**Exercise**
Copy the text of each of the records below word for word, leaving the pictures out of your answer.

**Material provided**
= = =

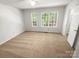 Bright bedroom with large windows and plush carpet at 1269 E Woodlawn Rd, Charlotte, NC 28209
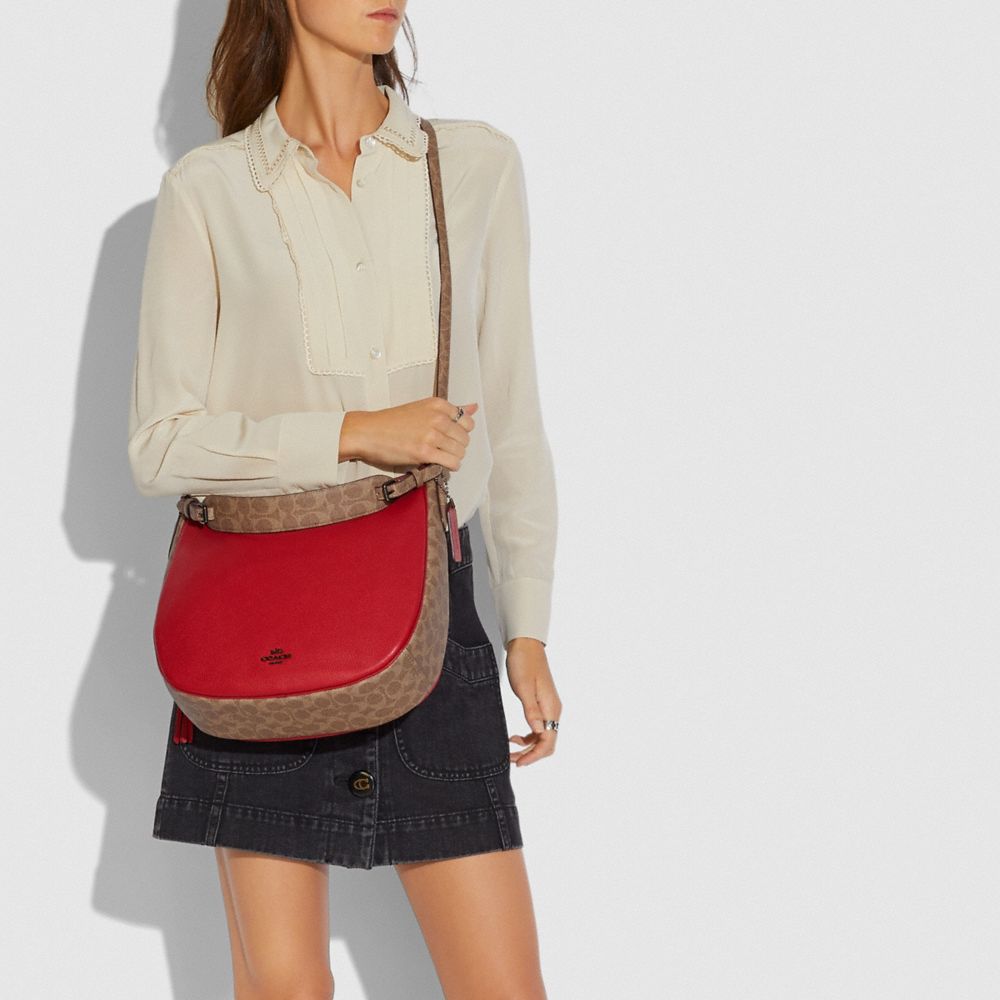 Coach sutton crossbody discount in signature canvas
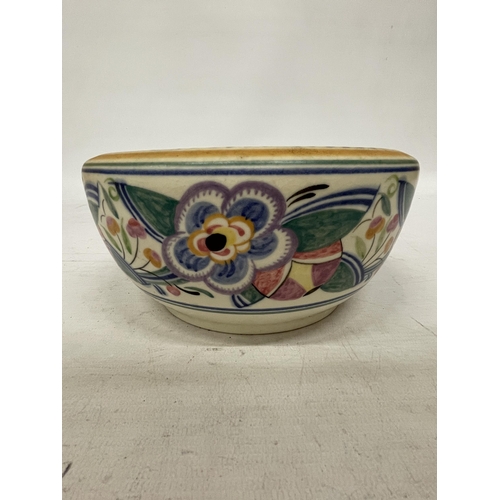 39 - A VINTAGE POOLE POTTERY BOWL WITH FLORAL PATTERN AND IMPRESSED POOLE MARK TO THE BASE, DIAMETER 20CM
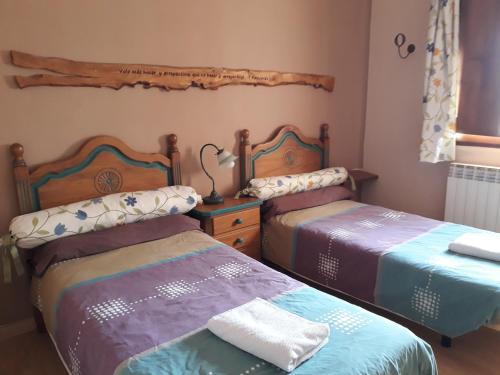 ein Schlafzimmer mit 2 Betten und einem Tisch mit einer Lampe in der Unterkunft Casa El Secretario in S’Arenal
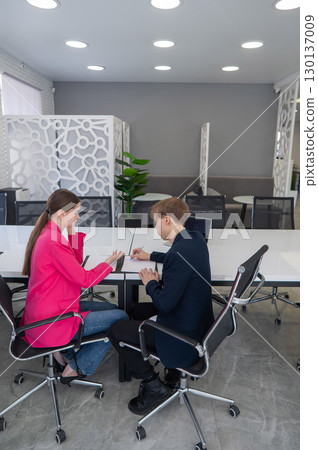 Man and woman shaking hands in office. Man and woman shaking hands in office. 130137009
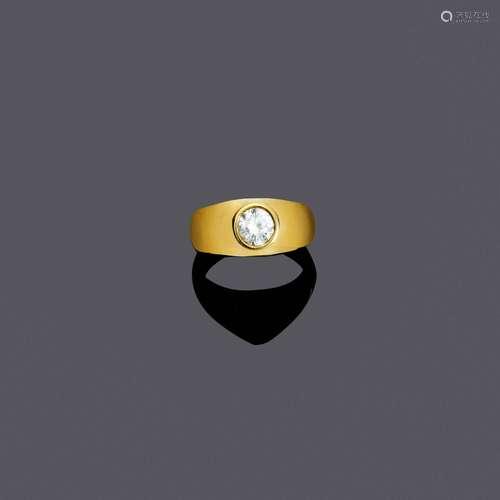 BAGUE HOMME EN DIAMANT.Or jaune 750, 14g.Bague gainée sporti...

= = =

**Task solution**
 Bright bedroom with large windows and plush carpet at 1269 E Woodlawn Rd, Charlotte, NC 28209
 Coach sutton crossbody discount in signature canvas
 39 - A VINTAGE POOLE POTTERY BOWL WITH FLORAL PATTERN AND IMPRESSED POOLE MARK TO THE BASE, DIAMETER 20CM
 ein Schlafzimmer mit 2 Betten und einem Tisch mit einer Lampe in der Unterkunft Casa El Secretario in S’Arenal
 Man and woman shaking hands in office. Man and woman shaking hands in office. 130137009
 BAGUE HOMME EN DIAMANT.Or jaune 750, 14g.Bague gainée sporti...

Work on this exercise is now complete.